--- start of Quoted text ---

Tuesday, April 06, 2010

Banking and Money

The Hobo Philosopher

Banking and Money

By Richard E. Noble

Despite comments to the contrary by John Kenneth Galbraith in his book,” Money: Whence it Came and Where it Went,” I have found Money And Banking very perplexing. Mr. Gaibraith said that money was very simple and that anyone could understand it. I don’t think so. Not only that, I have come to the conclusion that the whole Banking thing was a scam, almost, from the beginning. Let me explain my confusion.
In the beginning, there came about the first Bank. This first bank was basically a vault. People who had accumulated large amounts of gold, and silver got tired of trying to hide it under the floor boards of their cabins, or in a secret place behind the fireplace. So, when they heard that some guy had opened up a Bank where they could put their gold and silver and have it guarded and protected, they were very pleased.

These wealthy people with surplus gold and silver took their money down to this Bank and “deposited” it. The Bank owner gave these people a receipt. This receipt was a certificate of deposit. It affirmed that “So and So” had “X” amount of gold or silver stored in this Bank. The depositors payed the back for providing this service. Up until this point everything seems to be on the up and up.

--- end of Quoted text ---
--- start of Information supplied ---

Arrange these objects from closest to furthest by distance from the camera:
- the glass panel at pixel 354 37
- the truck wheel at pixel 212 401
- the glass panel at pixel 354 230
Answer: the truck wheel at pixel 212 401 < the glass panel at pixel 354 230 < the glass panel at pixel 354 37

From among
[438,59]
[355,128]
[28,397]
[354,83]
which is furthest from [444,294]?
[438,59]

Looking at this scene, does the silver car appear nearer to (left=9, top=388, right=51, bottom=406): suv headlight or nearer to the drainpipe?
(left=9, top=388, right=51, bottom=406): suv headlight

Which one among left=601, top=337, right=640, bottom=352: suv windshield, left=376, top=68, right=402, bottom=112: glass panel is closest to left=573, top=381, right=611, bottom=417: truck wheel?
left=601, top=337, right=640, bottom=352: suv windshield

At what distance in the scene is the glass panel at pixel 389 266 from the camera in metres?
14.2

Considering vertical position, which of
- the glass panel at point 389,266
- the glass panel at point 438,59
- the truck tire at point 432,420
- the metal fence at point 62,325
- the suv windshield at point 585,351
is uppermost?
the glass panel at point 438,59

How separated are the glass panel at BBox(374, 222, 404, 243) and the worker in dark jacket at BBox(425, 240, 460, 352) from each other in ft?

--- end of Information supplied ---

## What you will do
(a) In the essay on banking and money, what did the bank owner give people who deposited their gold and silver?
(b) Please copy the essay on banking and money word for word, from "The Hobo Philosopher" to "explain my confusion.".

## Answers in order
(a) A receipt, which was a certificate of deposit.

(b)
The Hobo Philosopher

Banking and Money

By Richard E. Noble

Despite comments to the contrary by John Kenneth Galbraith in his book,” Money: Whence it Came and Where it Went,” I have found Money And Banking very perplexing. Mr. Gaibraith said that money was very simple and that anyone could understand it. I don’t think so. Not only that, I have come to the conclusion that the whole Banking thing was a scam, almost, from the beginning. Let me explain my confusion.